- Exercise text:
Your RAG keeps citing the wrong thing — and it usually isn't the model. It's how you split your documents before they ever reach the model. Here's the 60-second version, plus the code.

// how retrieval actually works

Retrieval-augmented generation (RAG) breaks your docs into chunks, turns each chunk into a vector (an embedding), and at query time pulls the handful of chunks most similar to the question — then hands only those to the model.

So the model can only be as good as the chunks you retrieved. If the right text never makes it into a retrievable chunk, no amount of prompting saves you. The chunk boundary is the whole ballgame.

Note: pure vector similarity is the baseline. Strong production pipelines also add keyword search (BM25) and a reranking step — see the fix below.

Three ways chunking goes wrong

1 · Chunks too big → a blurry average

Embeddings are made by averaging token vectors into one fixed-length vector. Cram five topics into one chunk and its embedding becomes a muddy average that matches no specific question sharply.

# one giant chunk = many topics, one vector chunk = "Billing... Refunds... Shipping... Login... Privacy..." # embedding ≈ the average of all of them → matches nothing well

As Weaviate puts it: oversized chunks "mix multiple ideas together… a noisy, 'averaged' embedding that doesn't clearly represent any single topic."

2 · Chunks too small → dangling references

Split mid-thought and a chunk can contain a pronoun whose antecedent lives in another chunk. Embedded alone, it's meaningless — and often won't be retrieved at all. This has a name: the anaphoric reference problem.

# chunk A "Berlin is the capital of Germany." # chunk B — embedded alone, "Its" points to nothing "Its population is 3.7 million."

3 · No overlap → the answer on a boundary

Fixed-size cuts fall in arbitrary places. If the answer straddles the boundary, neither neighbouring chunk holds the whole thing.

# blind fixed-size slice — splits sentences anywhere chunk = text[0:1000] # "...the API key goes in the" | "Authorization header."

The fix

do split on structure, not a character count

Cut on the document's own seams — headings, paragraphs, sentence and function boundaries — so a chunk is a coherent unit, not a random 1000-character window.

- Task goal: Please extract the stretch of the RAG chunking text from "3 · No overlap" through "random 1000-character window.", copied word for word.

- Data under study:
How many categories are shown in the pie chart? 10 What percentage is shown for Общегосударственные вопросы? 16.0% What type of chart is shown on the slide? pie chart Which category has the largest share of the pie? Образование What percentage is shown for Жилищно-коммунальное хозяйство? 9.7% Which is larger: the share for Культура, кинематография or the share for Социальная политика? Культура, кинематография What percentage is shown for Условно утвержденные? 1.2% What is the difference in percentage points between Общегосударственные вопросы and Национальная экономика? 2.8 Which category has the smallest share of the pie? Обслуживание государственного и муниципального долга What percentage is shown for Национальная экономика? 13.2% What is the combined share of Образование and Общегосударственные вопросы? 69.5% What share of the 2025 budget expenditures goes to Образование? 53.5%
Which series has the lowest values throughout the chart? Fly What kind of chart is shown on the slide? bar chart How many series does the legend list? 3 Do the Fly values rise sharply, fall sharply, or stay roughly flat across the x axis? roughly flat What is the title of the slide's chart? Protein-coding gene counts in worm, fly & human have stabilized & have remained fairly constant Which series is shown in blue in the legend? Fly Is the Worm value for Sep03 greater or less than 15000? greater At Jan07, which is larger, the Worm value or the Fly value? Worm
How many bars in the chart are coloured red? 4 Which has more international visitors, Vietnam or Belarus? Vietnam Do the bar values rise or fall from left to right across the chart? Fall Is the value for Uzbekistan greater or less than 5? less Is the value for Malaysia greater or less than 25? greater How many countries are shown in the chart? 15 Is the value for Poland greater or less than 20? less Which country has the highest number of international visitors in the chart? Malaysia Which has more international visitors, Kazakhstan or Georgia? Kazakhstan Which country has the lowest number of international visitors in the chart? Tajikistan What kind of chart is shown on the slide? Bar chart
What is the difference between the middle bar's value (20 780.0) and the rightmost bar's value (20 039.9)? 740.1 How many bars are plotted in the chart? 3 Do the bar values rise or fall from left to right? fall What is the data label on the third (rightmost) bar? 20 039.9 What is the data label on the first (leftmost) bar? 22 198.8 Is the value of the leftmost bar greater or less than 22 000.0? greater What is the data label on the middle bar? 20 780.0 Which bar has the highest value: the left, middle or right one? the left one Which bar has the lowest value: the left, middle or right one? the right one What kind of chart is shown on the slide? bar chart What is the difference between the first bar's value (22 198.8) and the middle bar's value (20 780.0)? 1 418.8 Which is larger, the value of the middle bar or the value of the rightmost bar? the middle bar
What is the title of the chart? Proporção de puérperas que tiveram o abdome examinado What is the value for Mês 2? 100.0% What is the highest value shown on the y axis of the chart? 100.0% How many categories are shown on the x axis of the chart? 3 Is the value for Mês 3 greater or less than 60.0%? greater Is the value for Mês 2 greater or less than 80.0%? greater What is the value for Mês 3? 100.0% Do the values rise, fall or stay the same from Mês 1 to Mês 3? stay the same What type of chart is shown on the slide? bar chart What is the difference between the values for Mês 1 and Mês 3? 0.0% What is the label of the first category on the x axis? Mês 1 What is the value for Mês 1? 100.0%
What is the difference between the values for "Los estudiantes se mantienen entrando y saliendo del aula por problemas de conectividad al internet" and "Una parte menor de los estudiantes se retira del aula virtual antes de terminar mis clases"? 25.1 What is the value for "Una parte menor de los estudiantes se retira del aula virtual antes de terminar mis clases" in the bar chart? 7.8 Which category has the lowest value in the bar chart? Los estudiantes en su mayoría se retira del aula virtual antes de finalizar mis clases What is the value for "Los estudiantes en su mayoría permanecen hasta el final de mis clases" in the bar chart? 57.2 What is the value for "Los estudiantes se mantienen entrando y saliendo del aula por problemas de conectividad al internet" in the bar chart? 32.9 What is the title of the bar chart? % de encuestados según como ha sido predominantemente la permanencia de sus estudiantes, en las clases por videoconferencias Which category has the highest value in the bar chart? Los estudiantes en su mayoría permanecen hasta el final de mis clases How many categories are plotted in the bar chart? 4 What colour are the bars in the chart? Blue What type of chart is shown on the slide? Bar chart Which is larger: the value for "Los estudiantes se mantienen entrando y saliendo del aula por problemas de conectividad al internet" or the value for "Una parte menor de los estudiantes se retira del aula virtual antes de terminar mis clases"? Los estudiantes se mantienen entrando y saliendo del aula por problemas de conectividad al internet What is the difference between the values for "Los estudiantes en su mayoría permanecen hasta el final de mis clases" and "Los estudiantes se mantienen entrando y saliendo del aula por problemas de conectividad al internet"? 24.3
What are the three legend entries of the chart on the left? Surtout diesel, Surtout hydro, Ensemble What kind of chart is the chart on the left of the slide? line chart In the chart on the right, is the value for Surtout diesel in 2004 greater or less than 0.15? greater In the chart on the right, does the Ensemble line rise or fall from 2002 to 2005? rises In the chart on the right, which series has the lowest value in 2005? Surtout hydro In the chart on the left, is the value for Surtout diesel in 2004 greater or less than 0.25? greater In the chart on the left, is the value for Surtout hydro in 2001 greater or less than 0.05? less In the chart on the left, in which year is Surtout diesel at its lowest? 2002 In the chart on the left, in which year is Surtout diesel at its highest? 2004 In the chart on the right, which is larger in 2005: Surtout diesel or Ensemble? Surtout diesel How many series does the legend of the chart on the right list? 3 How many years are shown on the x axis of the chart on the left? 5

- Problem solution:
3 · No overlap → the answer on a boundary

Fixed-size cuts fall in arbitrary places. If the answer straddles the boundary, neither neighbouring chunk holds the whole thing.

# blind fixed-size slice — splits sentences anywhere chunk = text[0:1000] # "...the API key goes in the" | "Authorization header."

The fix

do split on structure, not a character count

Cut on the document's own seams — headings, paragraphs, sentence and function boundaries — so a chunk is a coherent unit, not a random 1000-character window.